Used appropriately, these expressions of personal nationhood could well be turned into ‘working-vacations’ – in Richard Branson style who recently invited the world’s most influential to his private Necker Island in the Caribbean to discuss and find solutions to the global environment changes.
The dictionary describes an ‘island’ as ‘land surrounded by water’. No island lover would ever allow such a commonplace description to describe his piece of paradise. Owning a deserted island is the dream of many. There is little else that offers the refreshing, rejuvenating and satisfying exhilaration attained by the privacy of being surrounded by water, wind, sand, and often not much besides lizards for company.

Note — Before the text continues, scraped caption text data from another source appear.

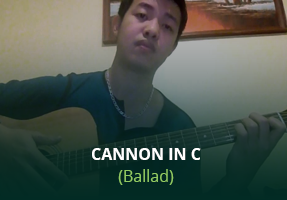 Cannon in c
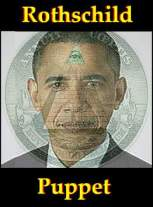 rothschild_puppet_obama_romney_nwo_soros_illuminati_vatican_city_of_london_1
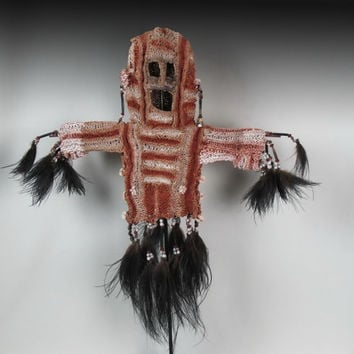 Woven Mask.Tribal Papua New Guinea Ceremonial Dance Mask Decorated With Seeds|Claws|Feathers.Oceanic Art | Body Mask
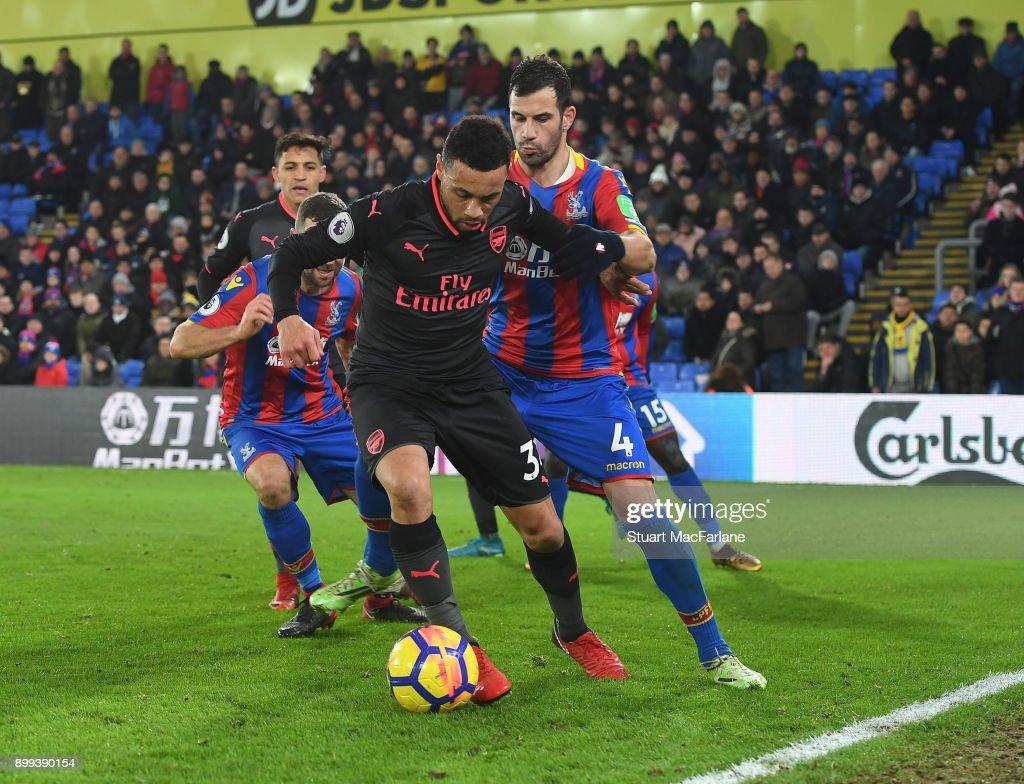 Crystal Palace v Arsenal - Premier League : Nyhetsfoto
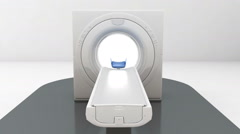 X-ray CT scanner, medical diagnosis technology.MRI,white.1 Stock Footage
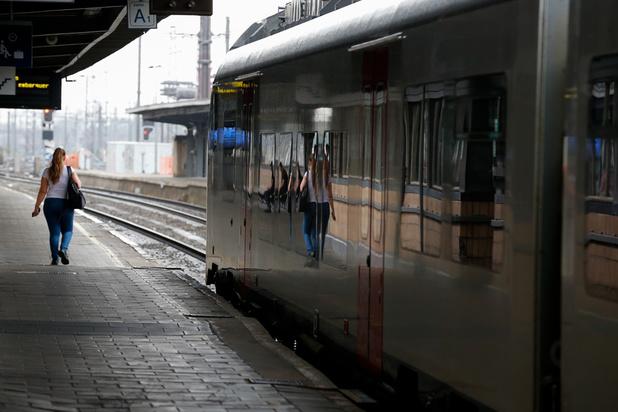 Le rail en grève ce samedi 17 août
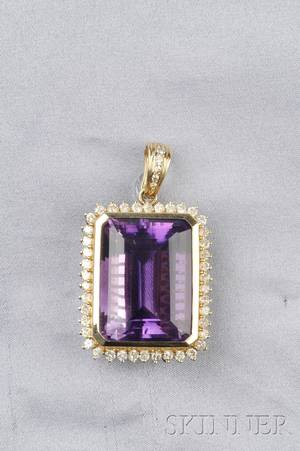 14kt Gold Amethyst and Diamond Pendant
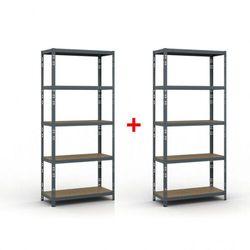 B2b partner Regał półkowy 2000 x 900 x 400 mm, nośność 175 kg 1+1 gratis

“The island market is very similar to that of oil paintings,” says Farhad Vladi of the international brokerage Vladi Private Islands in Hamburg, Germany. “You only have a few quality islands which come to the market sporadically.” And like oil paintings, the market now allows for serious buyers of all price ranges. He says the 30 islands he sells each year can go as high as the millions, but also as low as $100,000.
While the most popular and most expensive islands are considered to be in the Caribbean or the South Pacific, many islands in northern Europe, Scandinavia and the Canadian wilderness of Nova Scotia and British Columbia have been in the spotlight recently.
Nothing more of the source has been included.